Nate Silver points out that Romney has won about 55% of major endorsements while Gingrich has only netted about 5% and wonders whether the institutional support is actually hurting Romney among Republicans deeply skeptical of institutions.

The latest poll on the Iowa race has a few interesting nuggets:
-Mitt Romney rated the lowest (40%), Ron Paul (81%) the highest, and Newt Gingrich in the middle (63%) when people were asked whether candidates said what they believed vs. what people wanted to hear most of the time
-22% of likely caucus voters said gay marriage should be legal and an additional 36% said civil unions should be legal, while only 38% said there should be no legal recognition of gay couples' relationships
-The highest percentage of people had been personally contacted by Ron Paul's campaign (77%), while Mitt Romney (60%) was in the middle of the pack and Newt Gingrich (38%) near the bottom.
-Among the 37% who reported watching Fox News the most for information about politics, Gingrich received four times as much support as Romney
-In a state with a large group of conservative Christians, Gingrich received three times as much support from self-identified evangelicals as Romney

Meanwhile, conservative columnist Ross Douthat wonders whether Christian conservatives, despite current poll numbers, really want to support Gingrich.

It isn’t just that he’s a master of selective moral outrage whose newfound piety has been turned to consistently partisan ends. It’s that his personal history — not only the two divorces, but also the repeated affairs and the way he behaved during the dissolution of his marriages — makes him the most compromised champion imaginable for a movement that’s laboring to keep lifelong heterosexual monogamy on a legal and cultural pedestal.

Tuesday, December 6, 2011

Links, 12-6-11

*David Brooks writes about Cass Sunstein, "the wonky liberal" (and co-author of Nudge) and his work administering the White House Office of Information and Regulatory Affairs, which calculates the degree to which new regulations will help and hurt economic and social causes.
This office, under Sunstein, is incredibly wonky. It is composed of career number-crunchers of no known ideological bent who try to measure the trade-offs inherent in regulatory action. Deciding among these trade-offs involves relying on both values and data. This office has tried to elevate the role of data so that every close call is not just a matter of pleasing the right ideological army.

He concludes that "Obama’s regulations may be more intrusive than some of us would like. They are not tanking the economy."

*Paul Krugman dissects the Republican primary race, arguing that " There are only two ways to make the cut: to be totally cynical or totally clueless."  He says the reason Romney has so far failed to take control of the race is:

Mr. Romney’s strategy, in short, is to pretend that he shares the ignorance and misconceptions of the Republican base. He isn’t a stupid man — but he seems to play one on TV. Unfortunately from his point of view, however, his acting skills leave something to be desired, and his insincerity shines through.

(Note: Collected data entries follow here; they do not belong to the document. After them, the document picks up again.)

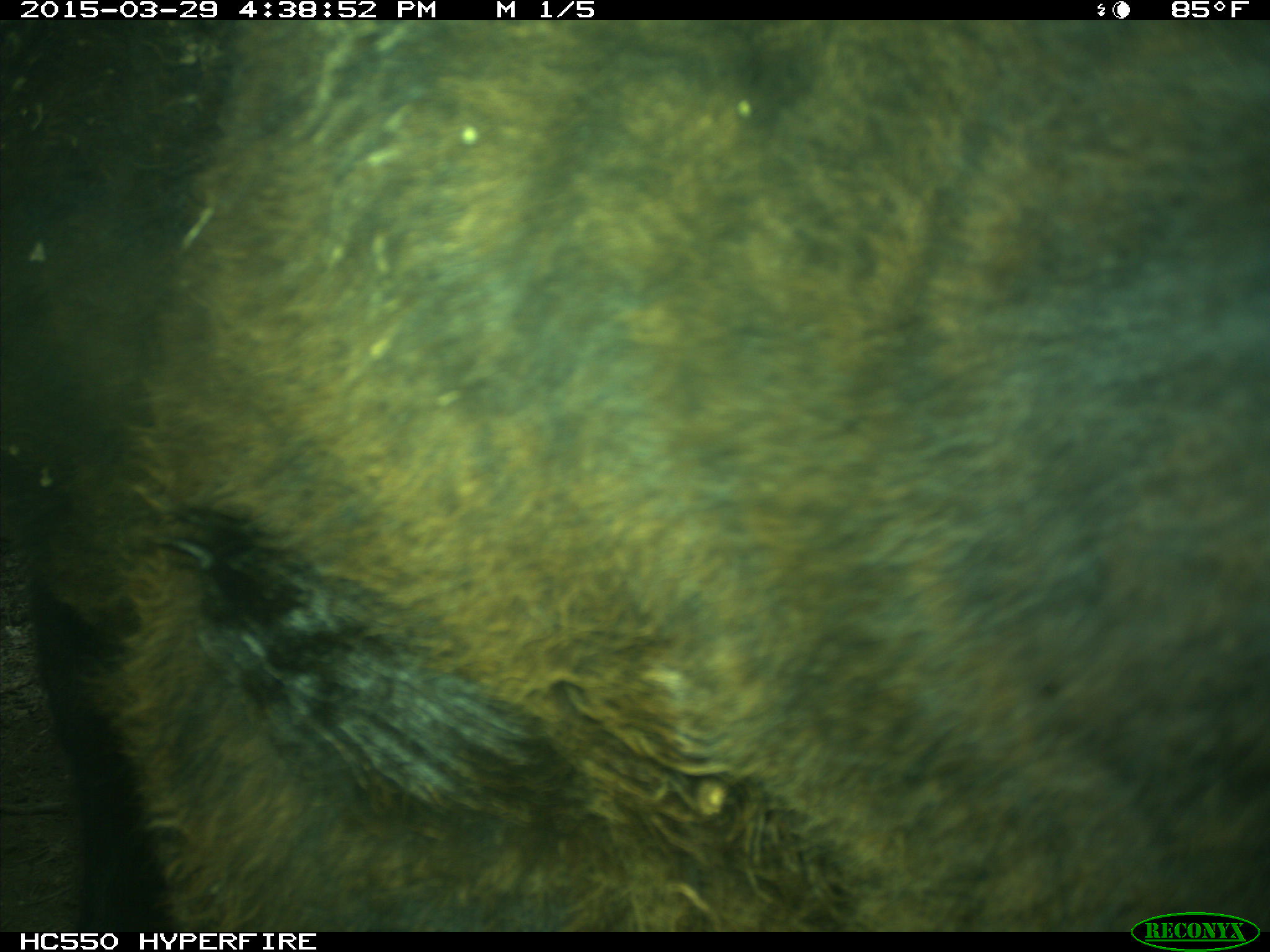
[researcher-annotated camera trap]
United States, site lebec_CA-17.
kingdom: Animalia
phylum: Chordata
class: Mammalia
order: Artiodactyla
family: Bovidae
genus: Bos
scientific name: Bos taurus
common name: domestic cow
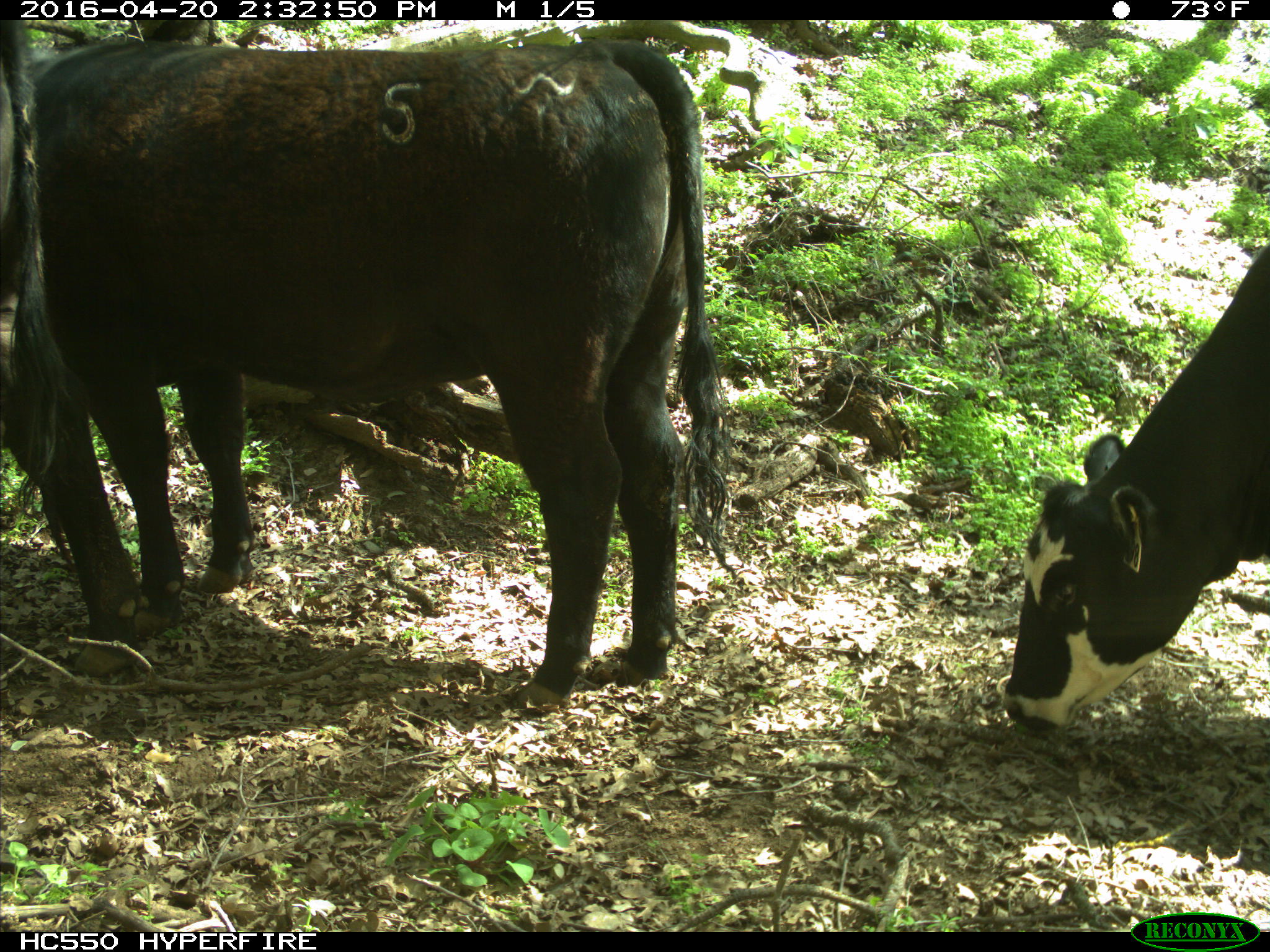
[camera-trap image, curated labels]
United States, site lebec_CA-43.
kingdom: Animalia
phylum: Chordata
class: Mammalia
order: Artiodactyla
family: Bovidae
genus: Bos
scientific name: Bos taurus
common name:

So the base still hungers for someone who really, truly believes what every candidate for the party’s nomination must pretend to believe. Yet as I said, the only way to actually believe the modern G.O.P. catechism is to be completely clueless.

Krugman worries about the potential of the nominee because, he says, "the fact that the party is committed to demonstrably false beliefs means that only fakers or the befuddled can get through the selection process."

*A new study finds a large jump in worldwide carbon emissions in 2010

*The unemployment rate dropped to 8.6% last week, but mostly because people stopped looking for work

*Conservative Frederick Hess and liberal Linda Darling-Hammond, two of the leading experts on education policy, have co-authored an op-ed articulating the four things the federal government should do to/for schools when NCLB is reauthorized

*According to a new report, Tennessee's obesity rate dropped from 32.8% to 31.7% in the past year, dropping us from 3rd to 9th in the country.  The nation's obesity rate, though, increased from 26.9% to 27.5% (lots of stats here).